Our second application of interest is the objective assessment of visual pursuit in patients with a disorder of consciousness. In the clinical practice, this delicate assessment is done by a clinician who manually moves a handheld mirror in front of the patient's face while simultaneously estimating the patient's ability to track this visual stimulus. This clinical setup is appropriate, but the assessment outcome was shown to be sensitive to the clinician's subjectivity. For use with a head-mounted device, we propose a computer vision system that attaches itself to the clinical procedure without disrupting it, and automatically estimates, in an objective way, the patient's ability to perform visual pursuit. Our system, combined with the use of a head-mounted device, therefore takes the form of an assisting technology for the clinician. It is based on the tracking of the patient's pupil and the mirror moved by the clinician, and the comparison of the obtained trajectories. All methods used within our system are simple yet specific instantiations of general methods, for the objective assessment of visual pursuit. We consider the visual pursuit ability extracted by our system as a facial expression with a specific interpretation useful to this application.

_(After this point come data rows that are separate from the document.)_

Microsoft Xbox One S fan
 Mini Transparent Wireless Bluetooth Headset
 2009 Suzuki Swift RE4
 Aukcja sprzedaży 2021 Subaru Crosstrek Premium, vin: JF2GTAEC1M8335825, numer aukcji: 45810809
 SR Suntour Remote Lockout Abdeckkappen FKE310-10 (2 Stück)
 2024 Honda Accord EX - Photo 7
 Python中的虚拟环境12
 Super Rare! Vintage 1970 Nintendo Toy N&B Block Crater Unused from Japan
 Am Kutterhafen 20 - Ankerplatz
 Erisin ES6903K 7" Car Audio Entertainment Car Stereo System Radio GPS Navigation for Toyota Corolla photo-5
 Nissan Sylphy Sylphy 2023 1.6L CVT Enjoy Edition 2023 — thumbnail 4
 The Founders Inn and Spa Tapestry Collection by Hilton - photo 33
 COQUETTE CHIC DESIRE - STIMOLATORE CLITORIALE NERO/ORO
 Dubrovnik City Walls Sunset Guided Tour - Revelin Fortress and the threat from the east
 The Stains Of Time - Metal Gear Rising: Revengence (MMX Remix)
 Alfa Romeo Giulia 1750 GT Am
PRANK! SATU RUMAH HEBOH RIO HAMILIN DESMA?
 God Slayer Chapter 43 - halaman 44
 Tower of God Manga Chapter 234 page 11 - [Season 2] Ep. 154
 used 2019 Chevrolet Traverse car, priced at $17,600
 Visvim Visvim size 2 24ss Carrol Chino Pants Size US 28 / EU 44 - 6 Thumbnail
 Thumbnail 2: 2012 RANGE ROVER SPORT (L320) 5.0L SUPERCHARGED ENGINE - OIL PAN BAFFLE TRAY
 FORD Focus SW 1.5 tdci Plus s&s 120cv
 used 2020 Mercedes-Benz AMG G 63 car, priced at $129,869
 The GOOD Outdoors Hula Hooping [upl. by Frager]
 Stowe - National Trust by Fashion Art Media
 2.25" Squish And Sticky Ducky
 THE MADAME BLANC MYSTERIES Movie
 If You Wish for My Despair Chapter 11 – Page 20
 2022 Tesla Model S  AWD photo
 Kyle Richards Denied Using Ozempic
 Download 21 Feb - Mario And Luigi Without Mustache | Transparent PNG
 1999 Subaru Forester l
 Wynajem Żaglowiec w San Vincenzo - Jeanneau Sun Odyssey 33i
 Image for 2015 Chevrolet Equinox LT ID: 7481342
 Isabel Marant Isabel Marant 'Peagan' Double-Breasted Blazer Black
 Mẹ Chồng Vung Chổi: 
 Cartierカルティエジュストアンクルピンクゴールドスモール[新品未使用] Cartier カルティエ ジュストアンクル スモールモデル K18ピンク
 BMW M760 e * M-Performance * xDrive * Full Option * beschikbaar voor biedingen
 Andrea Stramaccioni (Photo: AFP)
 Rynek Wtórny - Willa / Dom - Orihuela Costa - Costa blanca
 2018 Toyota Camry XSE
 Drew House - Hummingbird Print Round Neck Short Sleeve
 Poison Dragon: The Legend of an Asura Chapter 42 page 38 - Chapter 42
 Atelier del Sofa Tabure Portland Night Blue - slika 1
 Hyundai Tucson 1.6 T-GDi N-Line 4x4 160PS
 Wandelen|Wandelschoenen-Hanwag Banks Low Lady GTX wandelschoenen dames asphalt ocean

To some extent, our third application of interest is the general-purpose automatic recognition of facial expression codes in a muscle-based taxonomic coding system. We do not actually provide any new computer vision system for this application. Instead, we consider a supervised classification problem relevant to this application, and we empirically compare the performance of two general classification approaches for solving this problem, namely hierarchical classification and standard classification ("flat" classification, in this comparative context). We also compare these approaches for solving a classification problem relevant to 3D shape recognition, as well as artificial classification problems we generate in a simulation framework of our design. Our contribution lies in the general theoretical conclusions we reach from our empirical study of hierarchical vs. flat classification, which are of interest for properly using hierarchical classification in vision-based recognition problems, for example for an application of facial expression recognition.